Follow this README to configure an observability stack in OpenShift to visualize Llamastack telemetry and vLLM metrics.
First, ensure Llamastack and vLLM are configured to generate telemetry by following this [configuration guide](./run-configuration.md)


## OpenShift Observability Operators

Operators are available from OperatorHub
The following operators must be installed in order to proceed with this example.

### Operator descriptions

1. **Red Hat Build of OpenTelemetry**: The OpenTelemetry Collector (OTC) is provided from this operator.
Metrics and traces will be distributed from the OTC to various backends. Tempo is deployed and is the tracing backend.

2. **Tempo Operator**: Provides `TempoStack` Custom Resource. This is the backend for distributed tracing.
An S3-compatible storage (Minio) is paired with Tempo.

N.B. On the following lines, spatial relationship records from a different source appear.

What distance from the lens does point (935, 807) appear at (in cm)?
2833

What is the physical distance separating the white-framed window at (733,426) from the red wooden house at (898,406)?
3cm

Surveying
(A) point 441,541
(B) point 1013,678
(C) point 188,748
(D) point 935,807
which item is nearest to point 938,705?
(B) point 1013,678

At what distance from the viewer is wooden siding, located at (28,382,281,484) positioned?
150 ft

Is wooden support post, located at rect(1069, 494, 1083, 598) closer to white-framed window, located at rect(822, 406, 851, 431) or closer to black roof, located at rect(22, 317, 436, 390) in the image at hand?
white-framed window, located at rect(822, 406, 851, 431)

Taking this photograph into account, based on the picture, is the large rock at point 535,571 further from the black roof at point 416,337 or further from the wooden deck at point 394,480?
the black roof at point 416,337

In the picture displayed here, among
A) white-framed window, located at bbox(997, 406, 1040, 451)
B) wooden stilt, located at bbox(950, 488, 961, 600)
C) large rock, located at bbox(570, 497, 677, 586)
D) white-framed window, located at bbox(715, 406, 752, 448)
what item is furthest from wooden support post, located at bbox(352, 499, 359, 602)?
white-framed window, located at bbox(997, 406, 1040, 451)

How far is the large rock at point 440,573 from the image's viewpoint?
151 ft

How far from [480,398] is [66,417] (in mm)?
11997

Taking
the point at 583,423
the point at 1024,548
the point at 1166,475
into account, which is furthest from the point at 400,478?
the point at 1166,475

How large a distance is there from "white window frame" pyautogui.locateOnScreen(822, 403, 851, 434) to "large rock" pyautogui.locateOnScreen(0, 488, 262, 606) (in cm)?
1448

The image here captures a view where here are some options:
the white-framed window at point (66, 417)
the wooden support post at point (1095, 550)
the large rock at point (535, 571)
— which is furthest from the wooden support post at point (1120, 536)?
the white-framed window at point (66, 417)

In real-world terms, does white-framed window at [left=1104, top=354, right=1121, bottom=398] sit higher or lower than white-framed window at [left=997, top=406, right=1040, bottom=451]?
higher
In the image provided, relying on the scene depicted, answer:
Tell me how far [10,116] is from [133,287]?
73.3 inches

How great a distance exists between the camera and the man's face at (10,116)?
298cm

3. **Cluster Observability Operator**: This provides PodMonitor and ServiceMonitor Custom Resources which are necessary for
user-workload monitoring's prometheus to scrape workload metrics. Also, the COO provides UIPlugins for viewing telemetry.

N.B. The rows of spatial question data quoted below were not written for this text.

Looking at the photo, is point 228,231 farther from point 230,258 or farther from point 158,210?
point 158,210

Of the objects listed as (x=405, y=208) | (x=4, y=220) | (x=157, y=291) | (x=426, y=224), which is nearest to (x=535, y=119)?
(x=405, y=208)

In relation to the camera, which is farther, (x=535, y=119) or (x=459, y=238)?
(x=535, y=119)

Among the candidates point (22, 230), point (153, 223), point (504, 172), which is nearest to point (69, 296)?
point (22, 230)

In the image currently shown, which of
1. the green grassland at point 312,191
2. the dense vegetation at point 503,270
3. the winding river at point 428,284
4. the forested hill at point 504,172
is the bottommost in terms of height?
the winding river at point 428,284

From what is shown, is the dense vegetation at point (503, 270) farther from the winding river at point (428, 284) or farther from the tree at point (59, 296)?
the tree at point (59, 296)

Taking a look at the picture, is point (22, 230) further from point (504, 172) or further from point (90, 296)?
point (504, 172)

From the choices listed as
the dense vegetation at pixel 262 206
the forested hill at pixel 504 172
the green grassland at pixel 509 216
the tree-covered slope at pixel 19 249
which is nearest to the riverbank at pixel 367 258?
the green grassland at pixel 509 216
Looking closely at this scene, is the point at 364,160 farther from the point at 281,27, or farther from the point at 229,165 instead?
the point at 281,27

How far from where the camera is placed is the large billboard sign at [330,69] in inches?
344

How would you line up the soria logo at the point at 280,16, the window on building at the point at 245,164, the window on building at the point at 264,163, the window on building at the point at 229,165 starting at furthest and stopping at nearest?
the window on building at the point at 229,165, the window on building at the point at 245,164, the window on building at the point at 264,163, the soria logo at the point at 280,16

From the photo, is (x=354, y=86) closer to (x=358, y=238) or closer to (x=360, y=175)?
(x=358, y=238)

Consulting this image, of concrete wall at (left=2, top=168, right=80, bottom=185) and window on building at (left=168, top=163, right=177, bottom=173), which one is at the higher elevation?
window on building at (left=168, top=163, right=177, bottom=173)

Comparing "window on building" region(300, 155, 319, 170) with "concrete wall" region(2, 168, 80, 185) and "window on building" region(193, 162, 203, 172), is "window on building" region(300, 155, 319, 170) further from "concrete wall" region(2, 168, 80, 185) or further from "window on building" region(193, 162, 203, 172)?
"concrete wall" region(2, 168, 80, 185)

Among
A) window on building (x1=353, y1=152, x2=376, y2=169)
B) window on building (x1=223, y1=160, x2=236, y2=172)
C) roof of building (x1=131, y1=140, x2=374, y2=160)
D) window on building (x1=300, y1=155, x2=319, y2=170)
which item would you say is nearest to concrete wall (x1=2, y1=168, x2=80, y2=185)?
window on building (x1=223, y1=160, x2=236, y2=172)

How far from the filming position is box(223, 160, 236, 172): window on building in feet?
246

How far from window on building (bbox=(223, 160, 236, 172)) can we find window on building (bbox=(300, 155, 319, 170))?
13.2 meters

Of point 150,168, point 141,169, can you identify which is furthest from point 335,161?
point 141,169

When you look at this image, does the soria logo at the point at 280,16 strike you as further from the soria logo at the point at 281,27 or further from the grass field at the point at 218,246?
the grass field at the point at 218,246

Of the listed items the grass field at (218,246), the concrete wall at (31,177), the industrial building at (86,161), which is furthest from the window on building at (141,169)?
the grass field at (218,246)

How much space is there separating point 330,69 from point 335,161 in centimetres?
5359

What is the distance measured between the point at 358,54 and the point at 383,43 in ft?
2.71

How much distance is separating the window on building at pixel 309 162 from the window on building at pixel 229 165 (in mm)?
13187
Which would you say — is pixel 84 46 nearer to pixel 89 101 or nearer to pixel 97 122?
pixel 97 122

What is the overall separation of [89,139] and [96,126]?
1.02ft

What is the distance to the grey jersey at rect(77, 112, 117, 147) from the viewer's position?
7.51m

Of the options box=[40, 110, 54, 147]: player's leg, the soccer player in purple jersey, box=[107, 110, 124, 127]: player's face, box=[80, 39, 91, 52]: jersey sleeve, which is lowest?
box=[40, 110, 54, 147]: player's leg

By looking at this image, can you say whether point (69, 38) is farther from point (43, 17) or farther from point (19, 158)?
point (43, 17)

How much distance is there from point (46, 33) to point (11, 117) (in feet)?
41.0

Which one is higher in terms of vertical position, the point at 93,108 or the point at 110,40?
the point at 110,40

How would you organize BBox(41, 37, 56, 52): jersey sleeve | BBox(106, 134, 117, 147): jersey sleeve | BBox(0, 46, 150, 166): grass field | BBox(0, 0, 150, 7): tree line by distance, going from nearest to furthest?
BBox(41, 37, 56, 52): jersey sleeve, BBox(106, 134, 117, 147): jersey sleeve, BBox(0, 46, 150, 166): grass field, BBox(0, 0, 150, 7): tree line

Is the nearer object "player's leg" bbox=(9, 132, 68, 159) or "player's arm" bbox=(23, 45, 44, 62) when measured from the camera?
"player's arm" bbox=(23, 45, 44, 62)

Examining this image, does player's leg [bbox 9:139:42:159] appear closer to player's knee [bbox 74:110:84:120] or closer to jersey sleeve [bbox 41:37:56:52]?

3. **(optional) Grafana Operator**: Provides Grafana APIs including `GrafanaDashboard`, `Grafana`, and `GrafanaDataSource` that will be used to visualize telemetry.

## Create PodMonitor or ServiceMonitor for any AI Workload that exposes a metrics endpoint

This is how to enable collection of user-workload metrics for any workload within OpenShift. You need to create a `PodMonitor` or a `ServiceMonitor`.
The PodMonitor will ensure all metrics from pods with matching selectors will be scraped by the user-workload-monitoring Prometheus, and a ServiceMonitor will
scrape from any pod that runs under a particular service.

* [Example PodMonitor](./podmonitor-example-0.yaml)
* [Example ServiceMonitor](./servicemonitor-example.yaml)

Upon creation of either, metrics will be scraped and will be visible from the console `Observe -> Metrics` dashboards.

## Create custom resources and configurations for a central observability hub

Create the observablity hub namespace `observability-hub`. If a different namespace is created, be sure to update the resource yamls accordingly.

```bash
oc create ns observability-hub
```

### Tracing Backend (Tempo with Minio for S3 storage)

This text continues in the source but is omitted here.